Nonetheless, in summer 2001 Wintergreen installed a 10-gun automatic system in a new tubing park. The demonstration caught everyone’s attention. The snow volume and quality created in 12 hours by guns constantly on the curve, compared to any 10 guns constantly waiting to be adjusted, was obvious. Plus, when the tubing lanes went from thaw to freeze, a nightly occurrence, the park manager could simply shut down, radio to have 10 minutes of snow made in the deceleration zone, and then reopen the park.


Jumping In
The next year, Wintergreen installed 120 automated tower guns, covering one-third of its terrain. The resort went with an air/water system because it already had the infrastructure. (The low-hanging fruit is to increase the utilization of that existing asset. Most resorts with older gun technology would find the same thing.)

Again, automation was an operational success. The high quality snow surfaces and the ability to recover were rewarded by the marketplace—including Wintergreen’s large, vocal homeowner group.

But automation exposed some interdepartmental issues. At Wintergreen, “compressor operations” functioned separately and independently from the on-hill snowmakers. Compressor ops guys take tremendous pride in running their plant at maximum capacity. Discharge pressures are always on the money. Snowmakers just want to open another trail, and coming up three guns short of bridging to a lift just doesn’t cut it. If adding those three guns drags a compressor off the curve, so what? This was not exactly the Hatfields and McCoys, but it wasn’t one big happy family, either.

The computer that controlled 40 percent of the guns was in the compressor plant, and this shifted the balance of power. Staffing changed radically, too. A year later, on hill staff went from 12 per shift to two. The golf course manager, with no previous snowmaking experience, was promoted to snowmaking and surfaces manager. Scott Gunnell, unencumbered by “manual thinking,” proved to be an excellent choice.

Wintergreen saw the future and, in 2004, completed the conversion to 100 percent automation on every acre of the resort, an addition of some 240 guns, a year ahead of schedule.


Skiing Is Believing
On Martin Luther King weekend of 2005, I visited the area on Saturday afternoon in a pouring rainstorm. Snow cover was very good, but fully saturated with water. The forecast was for the rain to stop and the temperature to quickly drop into the low 20’s overnight and stay there for 24 hours. I really wanted to be somewhere else.

But that evening, as the temperatures dropped below 30 at 7 p.m., 120 guns fired up. The first of only two snowmakers showed up at 10:30 p.m. The next morning at 9 a.m., Ashton, Jay Roberts, mountain ops VP, and I headed out. Almost everywhere we went on the area’s 130 acres, we were sliding on fresh machine made, about 4 to 8 inches at maximum. Groomers had been out on every trail, but only on the side of the trail opposite the guns.
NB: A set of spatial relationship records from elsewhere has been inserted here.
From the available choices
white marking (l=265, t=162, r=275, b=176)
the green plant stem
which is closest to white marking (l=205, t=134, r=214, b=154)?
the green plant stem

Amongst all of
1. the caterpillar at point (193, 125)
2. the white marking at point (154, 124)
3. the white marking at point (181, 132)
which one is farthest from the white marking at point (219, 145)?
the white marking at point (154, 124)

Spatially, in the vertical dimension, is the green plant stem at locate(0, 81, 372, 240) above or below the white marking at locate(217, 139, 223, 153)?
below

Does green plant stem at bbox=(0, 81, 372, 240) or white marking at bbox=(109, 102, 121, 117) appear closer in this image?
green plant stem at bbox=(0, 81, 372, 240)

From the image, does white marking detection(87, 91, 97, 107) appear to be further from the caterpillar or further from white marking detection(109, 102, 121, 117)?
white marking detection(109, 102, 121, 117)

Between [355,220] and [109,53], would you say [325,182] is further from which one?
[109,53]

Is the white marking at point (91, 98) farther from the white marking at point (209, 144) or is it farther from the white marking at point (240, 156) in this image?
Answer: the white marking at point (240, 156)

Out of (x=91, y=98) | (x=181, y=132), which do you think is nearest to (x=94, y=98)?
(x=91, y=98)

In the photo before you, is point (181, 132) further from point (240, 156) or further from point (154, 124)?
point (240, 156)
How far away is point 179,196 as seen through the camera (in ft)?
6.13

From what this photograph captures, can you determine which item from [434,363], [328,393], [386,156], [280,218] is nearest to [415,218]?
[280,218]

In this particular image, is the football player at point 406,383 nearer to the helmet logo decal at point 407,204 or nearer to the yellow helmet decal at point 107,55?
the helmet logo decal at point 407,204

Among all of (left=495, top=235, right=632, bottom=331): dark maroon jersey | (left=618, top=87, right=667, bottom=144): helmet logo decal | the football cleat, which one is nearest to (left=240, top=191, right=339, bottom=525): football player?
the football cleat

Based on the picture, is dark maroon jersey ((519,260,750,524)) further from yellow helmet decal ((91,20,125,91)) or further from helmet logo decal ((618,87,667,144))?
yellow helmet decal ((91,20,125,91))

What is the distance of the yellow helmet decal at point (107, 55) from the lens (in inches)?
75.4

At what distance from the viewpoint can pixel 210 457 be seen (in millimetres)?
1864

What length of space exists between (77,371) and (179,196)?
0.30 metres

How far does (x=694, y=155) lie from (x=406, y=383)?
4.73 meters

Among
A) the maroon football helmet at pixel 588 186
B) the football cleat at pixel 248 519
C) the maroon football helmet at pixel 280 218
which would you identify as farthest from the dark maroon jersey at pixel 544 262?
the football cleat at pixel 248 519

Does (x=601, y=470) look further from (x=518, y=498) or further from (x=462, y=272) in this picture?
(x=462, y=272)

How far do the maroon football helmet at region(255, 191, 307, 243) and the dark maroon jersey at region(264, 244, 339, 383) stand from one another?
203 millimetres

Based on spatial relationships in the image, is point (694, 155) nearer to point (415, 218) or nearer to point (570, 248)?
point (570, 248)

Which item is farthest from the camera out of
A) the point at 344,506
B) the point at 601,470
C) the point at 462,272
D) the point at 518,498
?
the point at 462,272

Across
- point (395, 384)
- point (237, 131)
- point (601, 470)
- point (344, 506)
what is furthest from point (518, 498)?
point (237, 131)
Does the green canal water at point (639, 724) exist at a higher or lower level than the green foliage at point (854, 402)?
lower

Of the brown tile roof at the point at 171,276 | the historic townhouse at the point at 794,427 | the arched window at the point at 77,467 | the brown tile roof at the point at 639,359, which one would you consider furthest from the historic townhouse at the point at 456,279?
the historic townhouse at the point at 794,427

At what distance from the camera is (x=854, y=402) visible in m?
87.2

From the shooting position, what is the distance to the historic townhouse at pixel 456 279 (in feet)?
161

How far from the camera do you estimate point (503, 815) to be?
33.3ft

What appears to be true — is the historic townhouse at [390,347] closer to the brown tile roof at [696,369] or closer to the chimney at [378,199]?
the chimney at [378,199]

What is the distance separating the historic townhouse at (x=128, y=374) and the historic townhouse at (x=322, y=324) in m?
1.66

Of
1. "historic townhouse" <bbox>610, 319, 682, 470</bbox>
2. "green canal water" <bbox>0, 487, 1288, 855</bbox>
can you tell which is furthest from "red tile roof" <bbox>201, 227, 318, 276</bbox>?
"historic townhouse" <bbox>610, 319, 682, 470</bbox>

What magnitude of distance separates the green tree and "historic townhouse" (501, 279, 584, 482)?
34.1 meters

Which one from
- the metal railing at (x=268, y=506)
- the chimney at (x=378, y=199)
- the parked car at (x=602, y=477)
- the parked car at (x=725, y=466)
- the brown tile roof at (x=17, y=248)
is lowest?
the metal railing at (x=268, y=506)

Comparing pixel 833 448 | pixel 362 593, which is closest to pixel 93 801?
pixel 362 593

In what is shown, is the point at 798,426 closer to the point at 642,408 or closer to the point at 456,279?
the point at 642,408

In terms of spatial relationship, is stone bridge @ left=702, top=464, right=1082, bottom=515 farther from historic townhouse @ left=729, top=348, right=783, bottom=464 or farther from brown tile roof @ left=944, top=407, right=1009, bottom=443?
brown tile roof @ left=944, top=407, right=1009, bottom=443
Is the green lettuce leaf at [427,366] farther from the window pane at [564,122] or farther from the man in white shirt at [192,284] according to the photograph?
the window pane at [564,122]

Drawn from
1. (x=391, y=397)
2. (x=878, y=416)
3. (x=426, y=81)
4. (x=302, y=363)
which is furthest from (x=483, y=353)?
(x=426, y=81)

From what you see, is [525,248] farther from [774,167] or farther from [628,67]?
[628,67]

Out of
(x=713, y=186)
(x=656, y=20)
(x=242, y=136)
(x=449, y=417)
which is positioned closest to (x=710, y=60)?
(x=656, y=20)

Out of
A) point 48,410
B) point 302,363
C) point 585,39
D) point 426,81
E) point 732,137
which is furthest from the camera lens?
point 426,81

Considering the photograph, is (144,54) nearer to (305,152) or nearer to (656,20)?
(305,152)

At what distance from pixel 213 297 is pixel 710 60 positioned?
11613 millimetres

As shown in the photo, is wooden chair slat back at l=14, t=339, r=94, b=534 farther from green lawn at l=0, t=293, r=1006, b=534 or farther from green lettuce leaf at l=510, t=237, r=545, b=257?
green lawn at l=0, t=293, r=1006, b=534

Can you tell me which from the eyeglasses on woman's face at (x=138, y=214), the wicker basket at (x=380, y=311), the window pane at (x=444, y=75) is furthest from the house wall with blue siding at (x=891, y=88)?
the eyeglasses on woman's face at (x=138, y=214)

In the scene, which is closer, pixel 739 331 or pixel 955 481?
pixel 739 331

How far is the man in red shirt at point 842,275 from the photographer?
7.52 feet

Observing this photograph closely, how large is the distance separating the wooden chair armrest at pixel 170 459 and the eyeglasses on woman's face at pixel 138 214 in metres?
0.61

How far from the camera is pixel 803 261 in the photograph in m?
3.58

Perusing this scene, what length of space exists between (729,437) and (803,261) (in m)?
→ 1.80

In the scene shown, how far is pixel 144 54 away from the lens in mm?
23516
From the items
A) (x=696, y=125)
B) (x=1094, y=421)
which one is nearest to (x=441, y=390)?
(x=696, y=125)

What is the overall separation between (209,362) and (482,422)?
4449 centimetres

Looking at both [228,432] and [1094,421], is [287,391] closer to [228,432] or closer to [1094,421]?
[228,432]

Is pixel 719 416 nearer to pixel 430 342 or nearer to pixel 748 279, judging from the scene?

Otherwise, we were skiing the snow as it had come from the guns, Wintergreen’s new “gold standard:” not machine-groomed corduroy, but 4 inches of machine made powder. Every other gun was running on every other trail. Then, 45 minutes later, the guns would alternate. The process went on across the mountain.

For 2005-06, Wintergreen added new expert terrain, and it got automated snowmaking. Plant size remained the same; efficiency gains made expansion unnecessary. Each season, a few automatic tower guns have been relocated to accommodate the truly unpredictable winds on the spine of the Blue Ridge. Otherwise, the system just hums.


By the Numbers
How did Wintergreen’s system perform against York’s original claims?

• 75 percent of trails open by Christmas? Wintergreen achieved 100 percent in 2005-06; the trying winter of 2006-07 was another story. Wintergreen’s homeowners and customers have raised their expectations.

• Overnight resurfacing? It’s done often, though Virginia weather doesn’t always permit it.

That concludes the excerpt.